Una reconstrucción lo más fidedigna posible del papel que desempeñó el Estado mexicano en el desarrollo económico de nuestro país durante el siglo XX es un obligado punto de partida para plantear nuevas respuestas a viejos y nuevos problemas sin las distorsiones que la leyenda negra o el propio nacionalismo revolucionario tardío impusieron en su momento. De una revisión como la sugerida emanarían mejores pautas e ideas para elaborar el nuevo tipo de intervención que requiere una economía más abierta y más descentralizada, pero en la que el Estado debe desempeñar un papel decisivo como regulador y como detonador de oportunidades de inversión y desarrollo que incrementen la competitividad de nuestro país en la economía global.

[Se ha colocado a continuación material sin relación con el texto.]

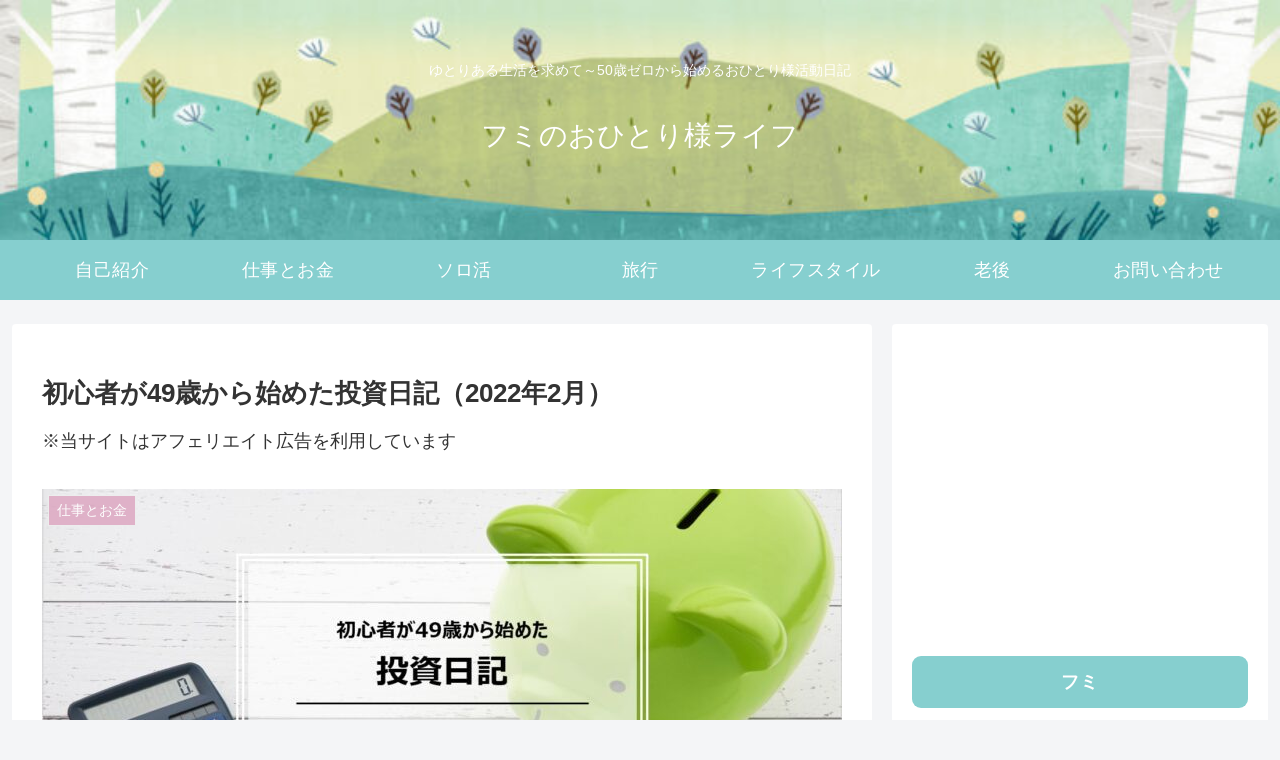

--- FILE ---
content_type: text/html; charset=utf-8
request_url: https://www.google.com/recaptcha/api2/aframe
body_size: 265
content:
<!DOCTYPE HTML><html><head><meta http-equiv="content-type" content="text/html; charset=UTF-8"></head><body><script nonce="sqf23jr4iWi8fvOoY3c84g">/** Anti-fraud and anti-abuse applications only. See google.com/recaptcha */ try{var clients={'sodar':'https://pagead2.googlesyndication.com/pagead/sodar?'};window.addEventListener("message",function(a){try{if(a.source===window.parent){var b=JSON.parse(a.data);var c=clients[b['id']];if(c){var d=document.createElement('img');d.src=c+b['params']+'&rc='+(localStorage.getItem("rc::a")?sessionStorage.getItem("rc::b"):"");window.document.body.appendChild(d);sessionStorage.setItem("rc::e",parseInt(sessionStorage.getItem("rc::e")||0)+1);localStorage.setItem("rc::h",'1767294661171');}}}catch(b){}});window.parent.postMessage("_grecaptcha_ready", "*");}catch(b){}</script></body></html>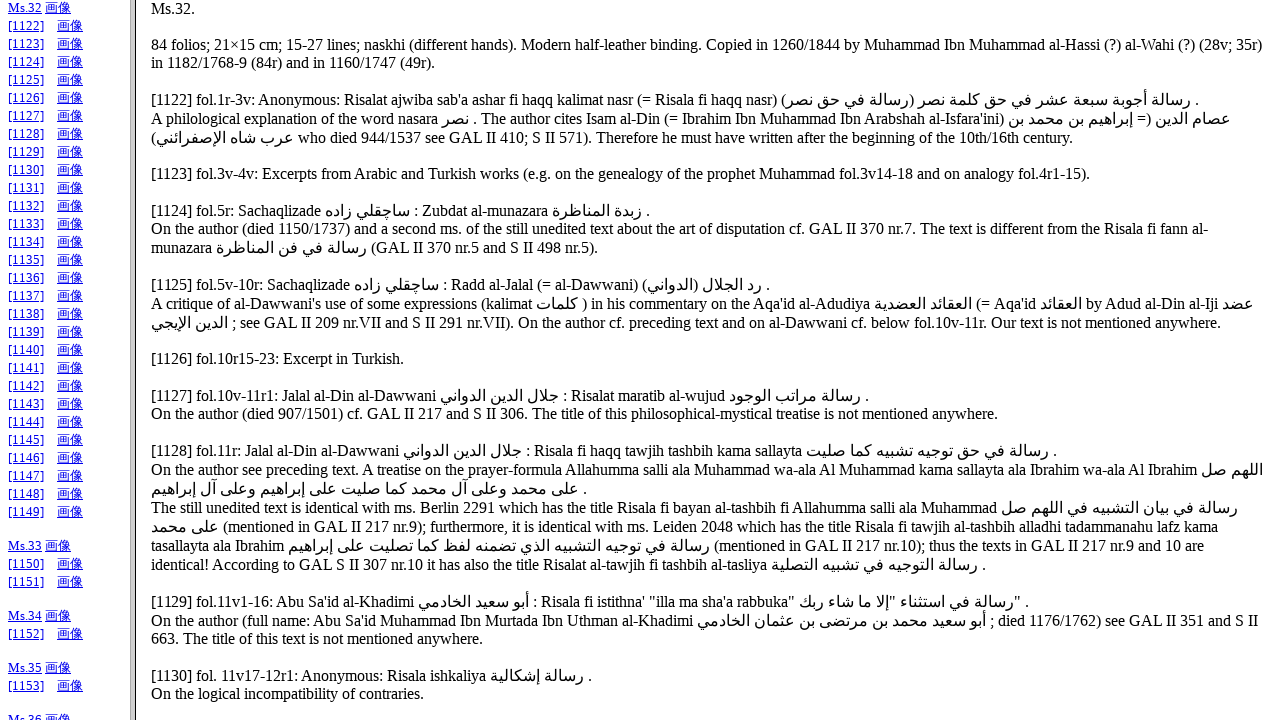

--- FILE ---
content_type: text/html; charset=UTF-8
request_url: https://ricasdb.ioc.u-tokyo.ac.jp/daiber/fra_daiber_I_II.php?vol=1&ms=32&txtno=1138
body_size: 379
content:
<!DOCTYPE HTML PUBLIC "-//W3C//DTD HTML 4.0 Transitional//EN">
<html>
<HEAD>
        <META http-equiv="Content-Type" content="text/html; charset=UTF-8">
        <META NAME="robots" CONTENT="index,follow">
        <META NAME="description" CONTENT=" ">
        <META NAME="keywords" CONTENT=" ">
        <META name="GENERATOR" content="">
        <TITLE> </TITLE>
	 <STYLE type="text/css">
	<!--
	table{ 
		letter-spacing: 0.3em;"
		}
	-->
	</STYLE>
</HEAD>

<frameset cols="130,*">
	<frame name="toc" src="toc_daiber_v1.html#Ms.32">
	<frame name="body" src="daiber_contents_v1_all.html#Ms.32">
</frameset>

</html>

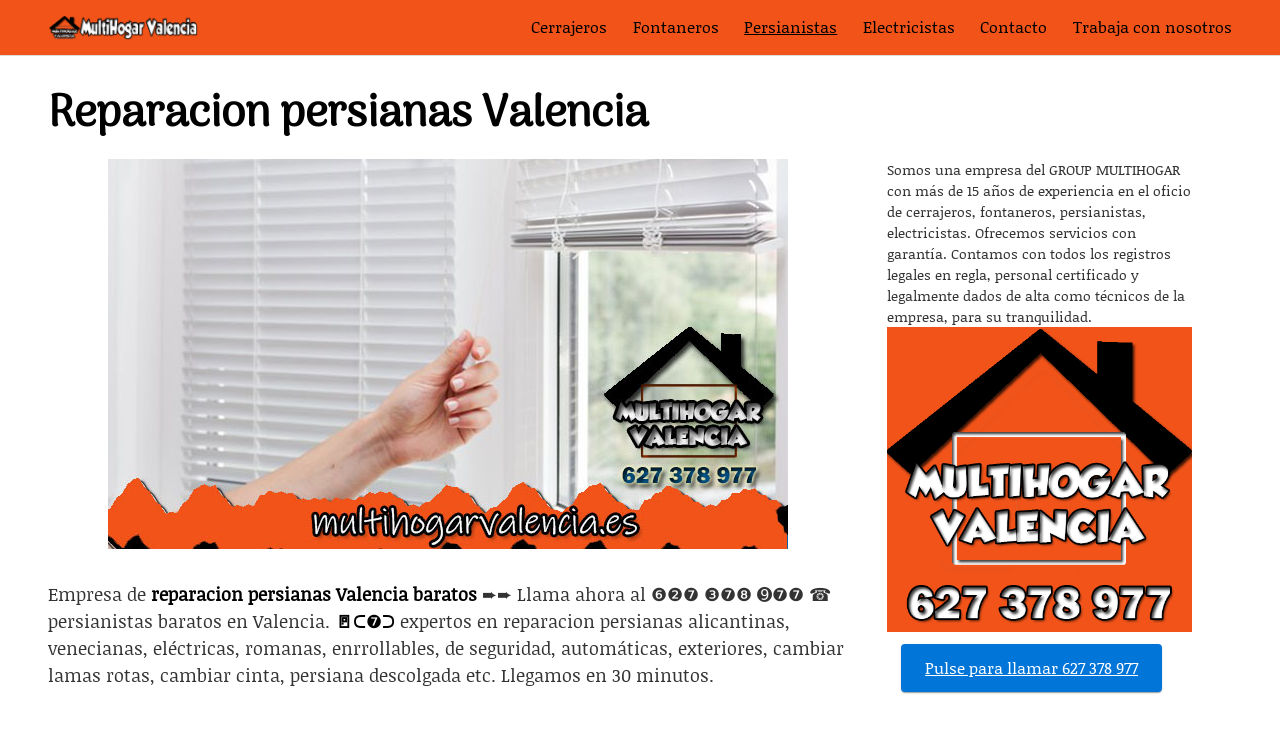

--- FILE ---
content_type: text/css
request_url: https://www.multihogarvalencia.es/wp-content/cache/wpfc-minified/7b466dqy/2en7a.css
body_size: 56
content:
.collapseomatic, .colomat_trigger, .collapseall, .expandall, .setall {
cursor: pointer;
}
.colomat-swap {
display: none;
}
.maptastic {
position: absolute !important;
left: -10000px !important;
display:block !important;
max-width: 9999px;
}
.com_edit_link {
margin: 0;
padding: 0;
font-size: 1.2rem;
width: 100%;
text-align: right;
}

--- FILE ---
content_type: text/css
request_url: https://www.multihogarvalencia.es/wp-content/cache/wpfc-minified/d5kmhp4a/2en7a.css
body_size: 414
content:
@charset "UTF-8";

@font-face {
font-family: "ctc-icon-font";
src:url(//www.multihogarvalencia.es/wp-content/plugins/really-simple-click-to-call/font/icon-font.eot);
src:url(//www.multihogarvalencia.es/wp-content/plugins/really-simple-click-to-call/font/icon-font.eot?#iefix) format("embedded-opentype"),
url(//www.multihogarvalencia.es/wp-content/plugins/really-simple-click-to-call/font/icon-font.woff) format("woff"),
url(//www.multihogarvalencia.es/wp-content/plugins/really-simple-click-to-call/font/icon-font.ttf) format("truetype"),
url(//www.multihogarvalencia.es/wp-content/plugins/really-simple-click-to-call/font/icon-font.svg#icon-font) format("svg");
font-weight: normal;
font-style: normal;
}
[data-icon]:before {
font-family: "ctc-icon-font" !important;
content: attr(data-icon);
font-style: normal !important;
font-weight: normal !important;
font-variant: normal !important;
text-transform: none !important;
speak: none;
line-height: 1;
-webkit-font-smoothing: antialiased;
-moz-osx-font-smoothing: grayscale;
}
[class^="ctc-icon-"]:before,
[class*=" ctc-icon-"]:before {
font-family: "ctc-icon-font" !important;
font-style: normal !important;
font-weight: normal !important;
font-variant: normal !important;
text-transform: none !important;
speak: none;
line-height: 1;
-webkit-font-smoothing: antialiased;
-moz-osx-font-smoothing: grayscale;
}
.ctc-icon-phone:before {
content: "\61";
}  @media (max-width: 736px) {
body {
padding-bottom: 50px;
}
#click_to_call_bar {
position: fixed;
bottom: 0;
width: 100%;
background-color: #222;
z-index: 1000;
text-align: center;
display: block;
z-index: 10000;
height: 50px;
font-size: 18px;
line-height: 50px;
text-decoration: none !important;
}
#click_to_call_bar a {
color: white;
text-decoration: none !important;
}
#click_to_call_bar:hover {
text-decoration: none !important;
}
#click_to_call_bar:focus {
text-decoration: none !important;
} #click_to_call_bar span {
font-size: 18px;
margin-right:5px;
vertical-align: sub;
}
} @media (min-width: 737px) {
#click_to_call_bar {
display: none;
}
}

No se trata, nos advierte nuestro autor, de adelgazar al "…Estado sino de un cambio en su forma de intervención: menos producción y más regulación -postula, pero añade- …si el cambio es menos producción y mala regulación el resultado puede no ser el deseado" (p. 24). Habría que agregar a esta fórmula que la agenda del Estado debe considerar producir y regular pero también distribuir, a no ser que lo último quiera dejarse a la lucha de clases o a un mercado justiciero que la historia no registra.

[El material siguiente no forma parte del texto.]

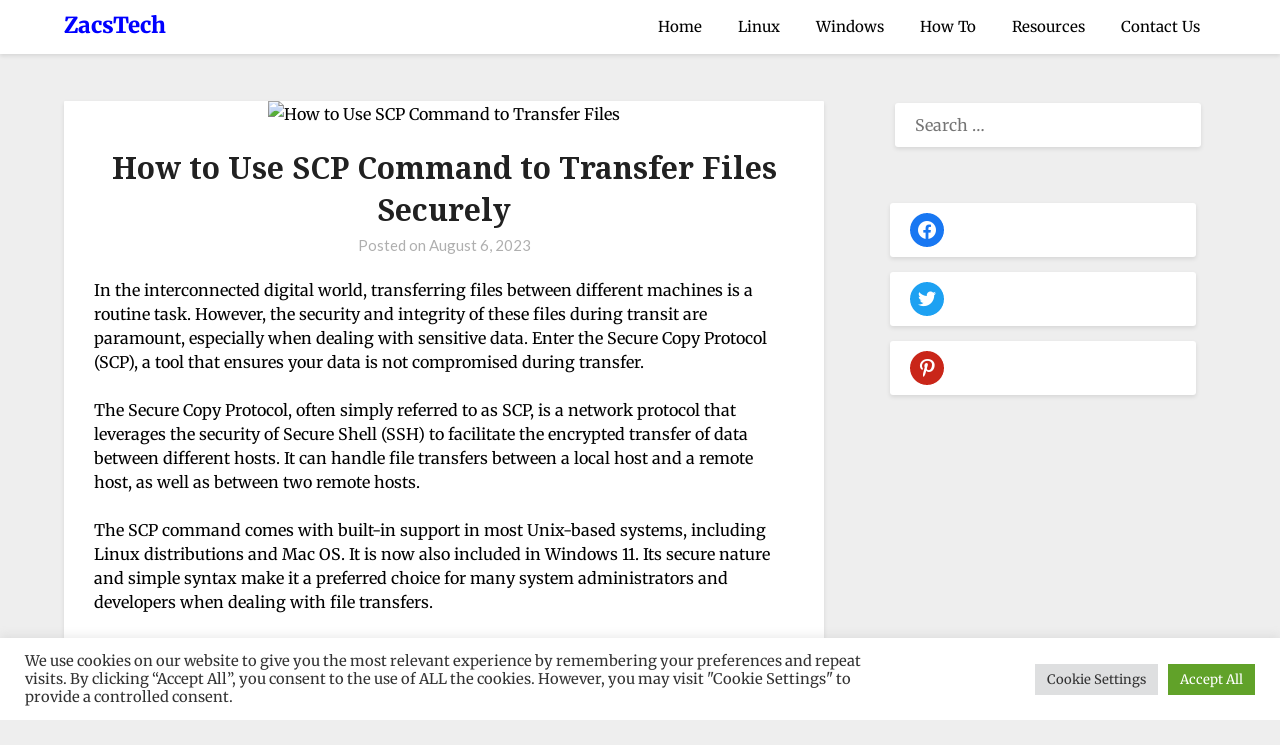

--- FILE ---
content_type: text/css
request_url: https://zacs-tech.com/wp-content/plugins/accordion-slider-gallery/assets/css/accordion-slider.css?ver=2.7
body_size: 268
content:
.accordion-slider {
    position: relative;
    margin-left: auto;
    margin-right: auto;
}
.accordion-slider * {
    -webkit-tap-highlight-color: transparent;
}
.accordion-slider .as-mask {
    position: absolute;
    width: 100%;
    height: 100%;
    overflow: hidden;
}
.accordion-slider .as-panels {
    position: absolute;
}
.accordion-slider.as-horizontal .as-panels {
    height: 100%;
}
.accordion-slider.as-vertical .as-panels {
    width: 100%;
}
.accordion-slider .as-panel {
    position: absolute;
    overflow: hidden;
}
.accordion-slider.overlap .as-panel {
    overflow: visible;
}
.accordion-slider.as-horizontal .as-panel {
    height: 100%;
    width: auto;
}
.accordion-slider.as-vertical .as-panel {
    width: 100%;
    height: auto;
}
.accordion-slider .as-panel.as-shadow {
    -webkit-box-shadow: -5px 0 40px 1px #000;
    -mox-box-shadow: -5px 0 40px 1px #000;
    box-shadow: -5px 0 40px 1px #000;
}
.accordion-slider .as-background,
.accordion-slider .as-background-opened {
    border: 0;
    max-width: none;
    max-height: none;
}
.accordion-slider.as-horizontal .as-background,
.accordion-slider.as-horizontal .as-background-opened {
    height: 100%;
    width: auto;
}
.accordion-slider.as-vertical .as-background,
.accordion-slider.as-vertical .as-background-opened {
    width: 100%;
    height: auto;
}
.accordion-slider .as-background-opened {
    position: absolute;
    left: 0;
    top: 0;
    visibility: hidden;
}
.accordion-slider .as-layer {
    position: absolute;
    margin: 0;
    box-sizing: border-box;
    -moz-box-sizing: border-box;
    -webkit-box-sizing: border-box;
    -webkit-font-smoothing: subpixel-antialiased;
}
.accordion-slider .as-layer.as-black {
    color: #fff;
    background: #000;
    background: rgba(0, 0, 0, 0.7);
}
.accordion-slider .as-layer.as-white {
    color: #000;
    background: #fff;
    background: rgba(255, 255, 255, 0.7);
}
.accordion-slider .as-layer.as-rounded {
    border-radius: 10px;
}
.accordion-slider .as-layer.as-padding {
    padding: 10px;
}
.accordion-slider .as-pagination-buttons {
    position: absolute;
    top: 100%;
    width: 100%;
    text-align: center;
    padding-top: 10px;
}
.accordion-slider .as-pagination-button {
    width: 10px;
    height: 10px;
    border: 2px solid #000;
    border-radius: 50%;
    margin: 4px;
    display: inline-block;
    -moz-box-sizing: border-box;
    -webkit-box-sizing: border-box;
    box-sizing: border-box;
    cursor: pointer;
}
.accordion-slider .as-pagination-buttons .as-selected {
    background-color: #000;
}
@media only screen and (min-device-width: 768px) and (max-device-width: 1024px) {
    .accordion-slider .as-pagination-button {
        width: 14px;
        height: 14px;
    }
}
@media only screen and (min-device-width: 320px) and (max-device-width: 568px) {
    .accordion-slider .as-pagination-button {
        width: 18px;
        height: 18px;
    }
}
.accordion-slider .selectable {
    cursor: default;
}
.accordion-slider .as-grab {
    cursor: url(../images/openhand.cur), move;
}
.accordion-slider .as-grabbing {
    cursor: url(../images/closedhand.cur), move;
}


--- FILE ---
content_type: application/x-javascript
request_url: https://zacs-tech.com/wp-content/plugins/copy-the-code/classes/elementor/widgets/coupon/script.js?ver=4.1.4
body_size: 113
content:
(function ($) {
	const CTCCoupon = {

		/**
		 * Init
		 */
		init: function () {
			this._bind();
		},

		/**
		 * Binds events
		 */
		_bind: function () {
			$( document ).on( 'click', '.ctc-coupon-toggle-link', this.toggleDetails );
			$( document ).on( 'click', '.ctc-coupon-link', this.handleClick );
		},

		/**
		 * Handle click
		 */
		handleClick: function (event) {
			event.preventDefault()

			const self   = $( this )
			const parent = self.parents( '.ctc-coupon' )
			if ( parent.hasClass( 'ctc-coupon-clicked' ) ) {
				return
			}

			const href       = self.attr( 'href' )
			const target     = self.attr( 'target' )
			const couponCode = parent.find( '.ctc-coupon-code' ).text().trim() || ''
			console.log( couponCode )

			parent.addClass( 'ctc-coupon-clicked' )

			CTCWP.copy( couponCode )

			window.open( href, target )
		},

		/**
		 * Handle click
		 */
		oldHandleClick: function (event) {
			event.preventDefault();

			const self   = $( this )
			const href   = self.data( 'href' )
			const target = self.data( 'target' )
			const btn    = self.find( '.ctc-coupon-button' )

			// Clicked then open the link
			if ( ! self.hasClass( 'ctc-coupon-link-clicked' ) ) {
				window.open( href, target )

				self.addClass( 'ctc-coupon-link-clicked' )
				btn.text( 'Copy Code' )
			}

			if ( self.hasClass( 'ctc-coupon-link-clicked' ) ) {
				self.addClass( 'ctc-coupon-link-copied' )
				btn.text( 'Copied' )
			}
		},

		/**
		 * Toggle Details
		 */
		toggleDetails: function (event) {
			event.preventDefault();

			const self    = $( this )
			const coupon  = self.parents( '.ctc-coupon' )
			const details = coupon.find( '.ctc-toggle-details' )

			details.slideToggle( 'fast' )
		}
	};

	/**
	 * Initialization
	 */
	$(
		function () {
			CTCCoupon.init();
		}
	);

})( jQuery );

De aquí la importancia de insistir en recuperar la dignidad clásica del presupuesto, volverlo plurianual y riguroso, transparente. Para esto, se requiere una fórmula ético-política que el cambio no regala, más bien escamotea. Recaudar más y eficientemente y gastar mejor: la fórmula es compartible para intentar una mezcla eficaz entre eficiencia y equidad. Ni Estado obeso ni adelgazado para arribar a una nueva versión de economía mixta en la globalización. Lo que no resulta claro es si la batería de "incentivos" que nos propone el autor para que el "proceso político contribuya a construir el Estado necesario, en la contienda democrática por el poder", es suficiente.

La desigualdad, la pobreza y la concentración del privilegio, en medio de una sociedad eminentemente plebeya, son vectores insoslayables de la composición del poder de hecho y del constituido. En esta combinación puede detectarse una de las fuentes más poderosas de la bizarra cultura de la satisfacción y de los satisfechos que ha emergido en estos años de cambio social desbocado, cambio económico segmentado y obcecación estabilizadora.

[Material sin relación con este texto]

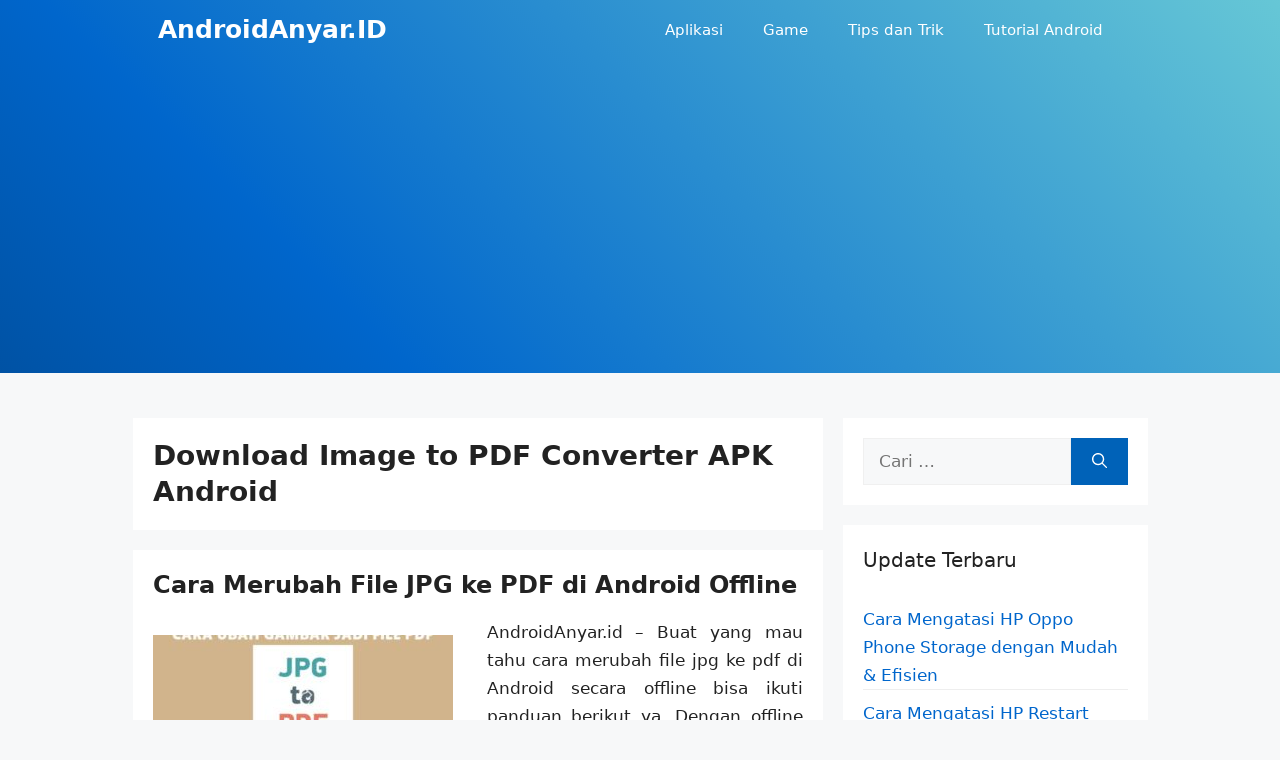

--- FILE ---
content_type: text/html; charset=utf-8
request_url: https://www.google.com/recaptcha/api2/aframe
body_size: 267
content:
<!DOCTYPE HTML><html><head><meta http-equiv="content-type" content="text/html; charset=UTF-8"></head><body><script nonce="5araDQJ3hj9hcnwwDk6SYA">/** Anti-fraud and anti-abuse applications only. See google.com/recaptcha */ try{var clients={'sodar':'https://pagead2.googlesyndication.com/pagead/sodar?'};window.addEventListener("message",function(a){try{if(a.source===window.parent){var b=JSON.parse(a.data);var c=clients[b['id']];if(c){var d=document.createElement('img');d.src=c+b['params']+'&rc='+(localStorage.getItem("rc::a")?sessionStorage.getItem("rc::b"):"");window.document.body.appendChild(d);sessionStorage.setItem("rc::e",parseInt(sessionStorage.getItem("rc::e")||0)+1);localStorage.setItem("rc::h",'1769268244610');}}}catch(b){}});window.parent.postMessage("_grecaptcha_ready", "*");}catch(b){}</script></body></html>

Un Estado como el imaginado como necesario por Levy tendrá que emerger de una dialéctica turbulenta, que sólo puede encontrar curso productivo en un discurso que dé sentido a un proyecto de desarrollo que se sustente en el crecimiento rápido de la economía y se centre en objetivos de equidad y ciudadanía. La saga del Estado, de protagonista a imaginario ogro filantrópico, al Estado retraído por sus propias crisis fiscales y de ideas y por las fallas en su legitimidad básica, al Estado distraído del presente, absorto en su imagen demoscópica, reclama un giro importante si es que esta combinatoria va a adoptar una mínima viabilidad y credibilidad ante la sociedad.

De otra manera, corremos el riesgo de poner la carreta delante del caballo y de caer en la ilusión destructiva del mercado absoluto, único y autosuficiente, al que incluso se le ve como capaz de gestar el Estado mínimo que la imaginería liberista requiere para su producción interminable de intangibles óptimos.